[START Data]

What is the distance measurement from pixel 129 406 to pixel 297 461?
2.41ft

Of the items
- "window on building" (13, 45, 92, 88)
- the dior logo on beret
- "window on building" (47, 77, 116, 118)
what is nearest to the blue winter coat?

[END Data]

**Your goal**
Please reproduce each of the entries above word for word, keeping every line in its original order.

**Solution to this task**
What is the distance measurement from pixel 129 406 to pixel 297 461?
2.41ft

Of the items
- "window on building" (13, 45, 92, 88)
- the dior logo on beret
- "window on building" (47, 77, 116, 118)
what is nearest to the blue winter coat?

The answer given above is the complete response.